Over the past five months, there have been times that outcome was far from assured. Immediately after the crash, his leg sliced and pulsing, van Aert lay in a state of confusion, then some pain. The crowds massed along the barriers saw a young prodigy, immobile in the mid-afternoon sun, then paid witness to his medical assessment.
Ten minutes or so later, with an ambulance dispatched, the race doctor drove off. Left behind, in three dark patches on the Pau asphalt, were the bloody reminders of van Aert’s audacity and frailty.
A month after that infamous crash, following one botched surgery and then another to make up for it, van Aert watched a replay of his crash for the first time, the moment recorded for the Flemish documentary Het Huis. “It felt like I was lying there forever. I didn’t feel much of the wound, but I was lying on really hot asphalt and it was just as if I was burning alive,” van Aert said. “I can still perfectly remember that feeling. It seemed to last forever.”
For followers of the sport, van Aert’s absence from the peloton has seemed to stretch over a similar span of time. The young Belgian, in his first season on a WorldTour team following a protracted and messy split with Vérandas Willems-Crelan, left an impression larger than himself.
His potential as a road cyclist was foreshadowed in the gripping finale of the 2018 Strade Bianche, and whilst he wasn’t able to improve on that result in 2019, his sixth place at Milan-San Remo and gutsy ride at Paris-Roubaix showed the depth of both his talent, and grit.
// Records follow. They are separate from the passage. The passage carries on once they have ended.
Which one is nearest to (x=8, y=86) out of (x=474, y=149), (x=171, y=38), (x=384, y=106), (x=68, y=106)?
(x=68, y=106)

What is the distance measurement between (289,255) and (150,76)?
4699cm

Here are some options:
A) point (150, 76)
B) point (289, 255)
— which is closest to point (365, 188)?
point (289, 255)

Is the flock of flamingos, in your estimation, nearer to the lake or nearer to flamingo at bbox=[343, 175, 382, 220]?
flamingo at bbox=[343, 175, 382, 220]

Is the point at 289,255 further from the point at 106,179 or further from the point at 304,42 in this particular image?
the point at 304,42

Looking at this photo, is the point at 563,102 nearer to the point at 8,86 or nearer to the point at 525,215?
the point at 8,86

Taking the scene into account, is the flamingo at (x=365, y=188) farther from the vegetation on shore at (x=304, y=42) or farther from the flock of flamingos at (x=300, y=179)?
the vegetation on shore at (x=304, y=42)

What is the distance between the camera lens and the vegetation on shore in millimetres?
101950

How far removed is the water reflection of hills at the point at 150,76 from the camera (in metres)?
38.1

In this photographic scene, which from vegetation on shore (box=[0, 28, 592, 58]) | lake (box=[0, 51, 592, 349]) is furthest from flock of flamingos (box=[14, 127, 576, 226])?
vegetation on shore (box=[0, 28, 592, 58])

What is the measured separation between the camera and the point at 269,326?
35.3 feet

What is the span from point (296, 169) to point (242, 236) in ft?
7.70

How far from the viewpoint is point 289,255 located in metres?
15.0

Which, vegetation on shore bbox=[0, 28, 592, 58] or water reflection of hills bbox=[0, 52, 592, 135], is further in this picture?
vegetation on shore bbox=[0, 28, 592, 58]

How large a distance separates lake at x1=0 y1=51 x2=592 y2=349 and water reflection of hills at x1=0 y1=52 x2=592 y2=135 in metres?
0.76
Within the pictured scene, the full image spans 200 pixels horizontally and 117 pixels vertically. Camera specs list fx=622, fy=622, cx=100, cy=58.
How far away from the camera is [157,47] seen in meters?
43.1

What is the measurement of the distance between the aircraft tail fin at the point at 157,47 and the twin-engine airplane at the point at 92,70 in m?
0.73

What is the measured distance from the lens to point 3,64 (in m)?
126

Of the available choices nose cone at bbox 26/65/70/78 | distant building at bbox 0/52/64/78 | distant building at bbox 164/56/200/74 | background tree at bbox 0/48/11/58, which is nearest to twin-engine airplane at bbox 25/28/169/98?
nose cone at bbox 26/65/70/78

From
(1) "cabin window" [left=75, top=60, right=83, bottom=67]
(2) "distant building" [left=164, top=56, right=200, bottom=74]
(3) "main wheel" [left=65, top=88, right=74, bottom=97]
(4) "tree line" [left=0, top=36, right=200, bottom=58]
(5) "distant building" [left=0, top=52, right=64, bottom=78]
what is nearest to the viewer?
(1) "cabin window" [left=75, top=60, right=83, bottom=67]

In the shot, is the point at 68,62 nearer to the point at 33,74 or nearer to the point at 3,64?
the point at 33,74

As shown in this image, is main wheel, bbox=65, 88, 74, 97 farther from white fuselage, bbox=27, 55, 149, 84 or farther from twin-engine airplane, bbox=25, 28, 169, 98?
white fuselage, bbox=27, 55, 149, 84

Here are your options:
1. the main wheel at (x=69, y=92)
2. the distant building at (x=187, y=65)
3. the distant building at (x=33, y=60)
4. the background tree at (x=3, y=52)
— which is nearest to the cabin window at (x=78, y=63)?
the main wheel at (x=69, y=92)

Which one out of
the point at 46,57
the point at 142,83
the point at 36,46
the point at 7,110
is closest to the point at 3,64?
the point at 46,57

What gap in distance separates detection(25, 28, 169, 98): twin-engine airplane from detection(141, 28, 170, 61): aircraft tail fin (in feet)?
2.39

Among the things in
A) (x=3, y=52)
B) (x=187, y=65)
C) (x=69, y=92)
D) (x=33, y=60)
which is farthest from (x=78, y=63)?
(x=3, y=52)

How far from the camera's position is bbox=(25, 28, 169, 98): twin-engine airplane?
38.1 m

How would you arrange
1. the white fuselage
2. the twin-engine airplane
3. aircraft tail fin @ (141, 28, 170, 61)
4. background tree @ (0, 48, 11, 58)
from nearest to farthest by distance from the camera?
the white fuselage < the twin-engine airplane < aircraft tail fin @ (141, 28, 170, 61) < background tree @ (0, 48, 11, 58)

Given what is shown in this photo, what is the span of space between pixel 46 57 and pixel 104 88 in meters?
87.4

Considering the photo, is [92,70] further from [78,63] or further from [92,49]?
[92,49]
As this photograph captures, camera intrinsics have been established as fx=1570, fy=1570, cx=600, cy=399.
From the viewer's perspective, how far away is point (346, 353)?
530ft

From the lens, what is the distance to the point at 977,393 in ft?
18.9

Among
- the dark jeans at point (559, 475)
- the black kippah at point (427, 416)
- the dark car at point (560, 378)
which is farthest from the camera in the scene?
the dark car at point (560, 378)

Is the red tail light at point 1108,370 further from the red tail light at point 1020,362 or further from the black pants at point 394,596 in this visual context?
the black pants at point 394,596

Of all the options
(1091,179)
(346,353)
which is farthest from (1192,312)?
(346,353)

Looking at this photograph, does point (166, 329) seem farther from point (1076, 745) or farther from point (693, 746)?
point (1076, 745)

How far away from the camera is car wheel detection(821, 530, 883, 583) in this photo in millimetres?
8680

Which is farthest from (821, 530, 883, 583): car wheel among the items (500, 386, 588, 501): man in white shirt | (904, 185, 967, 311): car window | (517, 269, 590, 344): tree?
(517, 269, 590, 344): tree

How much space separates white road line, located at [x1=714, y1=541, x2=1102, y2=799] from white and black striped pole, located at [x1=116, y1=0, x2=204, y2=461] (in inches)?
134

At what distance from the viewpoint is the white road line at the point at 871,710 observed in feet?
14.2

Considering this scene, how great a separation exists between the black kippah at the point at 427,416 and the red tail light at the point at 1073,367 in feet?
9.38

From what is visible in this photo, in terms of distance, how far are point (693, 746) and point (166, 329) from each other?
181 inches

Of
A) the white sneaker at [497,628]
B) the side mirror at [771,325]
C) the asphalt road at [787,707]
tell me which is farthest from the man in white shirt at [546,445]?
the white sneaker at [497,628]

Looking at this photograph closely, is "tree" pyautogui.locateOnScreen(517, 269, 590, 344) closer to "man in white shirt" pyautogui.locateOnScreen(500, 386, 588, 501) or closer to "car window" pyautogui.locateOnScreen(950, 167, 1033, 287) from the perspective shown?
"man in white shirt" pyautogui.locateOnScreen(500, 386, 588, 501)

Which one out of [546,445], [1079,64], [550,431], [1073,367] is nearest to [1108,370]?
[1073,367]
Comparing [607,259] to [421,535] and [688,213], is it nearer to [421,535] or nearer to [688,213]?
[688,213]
Then, his first Grand Tour call up. Then, the stuffed lions and bouquets. Then, what came next.
By September, two months after his crash, having learned to walk again and then built up to riding on an indoor trainer, van Aert was grappling with the potential toll of the crash he’d endured, telling Het Laatste Nieuws that “that fall could have been the end of my career”.
On the first day of November, Wout van Aert rode outside for the first time since July 19, clocking up 69km on an ebike.
In December, it was tentatively announced that he would make his return to racing at Loenhout. “I don’t expect much from it,” van Aert said beforehand. “Specific cyclocross training hasn’t been on the programme this winter.”
Two days after Christmas, in the same week that Jumbo-Visma announced a team for the 2020 Tour de France that included Wout van Aert, the young Belgian took to the start line. In the opening seconds, he took the hole shot at his first race in months, powering up the ramp, willed on by a local crowd to return to his peak. By the end of the race, he had lost just over a minute to his old foe, Mathieu van der Poel, one of the most dominant riders in the sport in 2019.
To return post-injury – especially after one as visceral and violent as van Aert’s – is a long and arduous process, marked by the milestones that the public hears about and the ones it doesn’t.
For Wout van Aert, there have been five months and ten days of milestones pointing to a sporting future that didn’t exist at the start of that timeframe. From the scorching sun of Pau to the sloppy sludge of Loenhout. From baking tarmac to hospital bed to rehabilitation to the front of a race again. From prodigy to powerless, and enough of the way back to believe again.